La conférence de presse donnée par Macron le jeudi 25 avril à l’Élysée a été scrutée avec une grande attention par les observateurs de tous bords, français et étrangers. Dans le contexte de conflit social qui, sous l’impulsion des Gilets jaunes, agite notre pays depuis le mois de novembre, l’exercice s’annonçait délicat, voire périlleux pour la capacité du président à garder la main sur l’agenda politique…

Un exercice d’autant plus difficile, et potentiellement hasardeux, que de fortes attentes avaient été exprimées par nos compatriotes dans les cahiers de revendications et lors des très nombreux débats organisés par les municipalités et les associations sur l’ensemble du territoire national. Quelques jours après son « grand oral » élyséen, Macron peut-il s’estimer tiré d’affaire ou, au contraire, doit-il encore craindre une paralysie de sa capacité d’action ? À ce jour, nul ne peut le dire. Mais le fait est que, dans l’entourage du chef de l’État, les crispations qui prévalaient avant la conférence de presse, ont laissé la place à des attitudes nettement plus confiantes et détendues.

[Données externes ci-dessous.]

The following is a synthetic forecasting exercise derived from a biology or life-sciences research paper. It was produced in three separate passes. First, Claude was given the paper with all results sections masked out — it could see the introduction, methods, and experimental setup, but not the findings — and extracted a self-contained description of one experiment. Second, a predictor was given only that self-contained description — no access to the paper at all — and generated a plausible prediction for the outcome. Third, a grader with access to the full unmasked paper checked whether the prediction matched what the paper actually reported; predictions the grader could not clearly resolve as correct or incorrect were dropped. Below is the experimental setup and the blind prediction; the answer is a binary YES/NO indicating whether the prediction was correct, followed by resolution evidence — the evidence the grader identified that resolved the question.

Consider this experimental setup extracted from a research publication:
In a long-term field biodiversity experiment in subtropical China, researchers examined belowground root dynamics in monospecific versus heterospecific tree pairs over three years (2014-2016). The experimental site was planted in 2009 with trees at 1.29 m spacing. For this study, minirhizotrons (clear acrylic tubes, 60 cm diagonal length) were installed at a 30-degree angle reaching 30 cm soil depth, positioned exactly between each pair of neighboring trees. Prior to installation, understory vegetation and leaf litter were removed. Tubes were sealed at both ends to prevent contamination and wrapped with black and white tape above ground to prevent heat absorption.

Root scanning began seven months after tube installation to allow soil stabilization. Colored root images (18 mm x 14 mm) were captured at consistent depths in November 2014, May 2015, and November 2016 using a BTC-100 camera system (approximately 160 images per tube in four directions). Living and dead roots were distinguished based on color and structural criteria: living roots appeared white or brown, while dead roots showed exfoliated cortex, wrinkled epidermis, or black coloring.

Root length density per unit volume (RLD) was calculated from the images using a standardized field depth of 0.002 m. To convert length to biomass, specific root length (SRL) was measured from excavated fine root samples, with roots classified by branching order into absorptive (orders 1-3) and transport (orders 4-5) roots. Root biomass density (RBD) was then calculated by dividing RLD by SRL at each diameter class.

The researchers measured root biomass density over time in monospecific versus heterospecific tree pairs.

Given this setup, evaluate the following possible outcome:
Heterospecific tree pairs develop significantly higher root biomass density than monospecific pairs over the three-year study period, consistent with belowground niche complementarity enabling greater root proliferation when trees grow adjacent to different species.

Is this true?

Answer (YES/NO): NO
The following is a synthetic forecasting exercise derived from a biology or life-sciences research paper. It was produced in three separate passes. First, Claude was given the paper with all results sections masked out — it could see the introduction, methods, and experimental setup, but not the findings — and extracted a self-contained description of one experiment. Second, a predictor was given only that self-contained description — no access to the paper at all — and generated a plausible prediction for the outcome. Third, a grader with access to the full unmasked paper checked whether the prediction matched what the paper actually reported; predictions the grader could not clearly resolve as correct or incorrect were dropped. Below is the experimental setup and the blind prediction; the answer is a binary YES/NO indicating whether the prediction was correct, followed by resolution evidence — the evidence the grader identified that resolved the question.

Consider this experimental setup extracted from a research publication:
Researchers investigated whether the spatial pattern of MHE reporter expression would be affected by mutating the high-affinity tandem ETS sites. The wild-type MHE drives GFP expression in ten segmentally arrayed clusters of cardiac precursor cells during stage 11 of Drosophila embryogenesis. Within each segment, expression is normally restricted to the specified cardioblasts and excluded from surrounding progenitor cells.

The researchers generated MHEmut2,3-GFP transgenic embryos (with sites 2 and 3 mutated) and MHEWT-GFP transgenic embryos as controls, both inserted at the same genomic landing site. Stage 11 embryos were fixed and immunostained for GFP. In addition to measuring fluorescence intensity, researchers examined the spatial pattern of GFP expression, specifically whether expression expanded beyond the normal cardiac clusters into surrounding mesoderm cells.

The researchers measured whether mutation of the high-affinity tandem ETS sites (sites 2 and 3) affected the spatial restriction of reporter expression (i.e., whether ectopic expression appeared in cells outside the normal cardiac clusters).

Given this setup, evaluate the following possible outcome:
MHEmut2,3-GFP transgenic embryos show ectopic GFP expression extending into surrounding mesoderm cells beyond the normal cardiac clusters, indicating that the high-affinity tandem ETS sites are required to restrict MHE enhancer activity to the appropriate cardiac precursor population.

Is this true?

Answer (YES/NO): YES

Sur la forme, force est de reconnaître que Macron, après un discours liminaire trop dilué et, de ce fait, quelque peu soporifique, a été plutôt bon durant la longue séance de questions-réponses à laquelle il s’est prêté face aux représentants des médias, présents en grand nombre dans la salle des fêtes rénovée de l’Élysée. Il est vrai que le président, constamment animé par une feinte empathie, affectionne tout particulièrement ces échanges qui en réalité n’en sont pas, faute de possibilité de relance de la part des questionneurs. À cet égard, les 80 heures de « débat » auxquelles Macron, dans des conditions le plus souvent similaires, s’est soumis lors de ses rencontres avec les maires de France ont été pour lui autant de profitables séances de média-training.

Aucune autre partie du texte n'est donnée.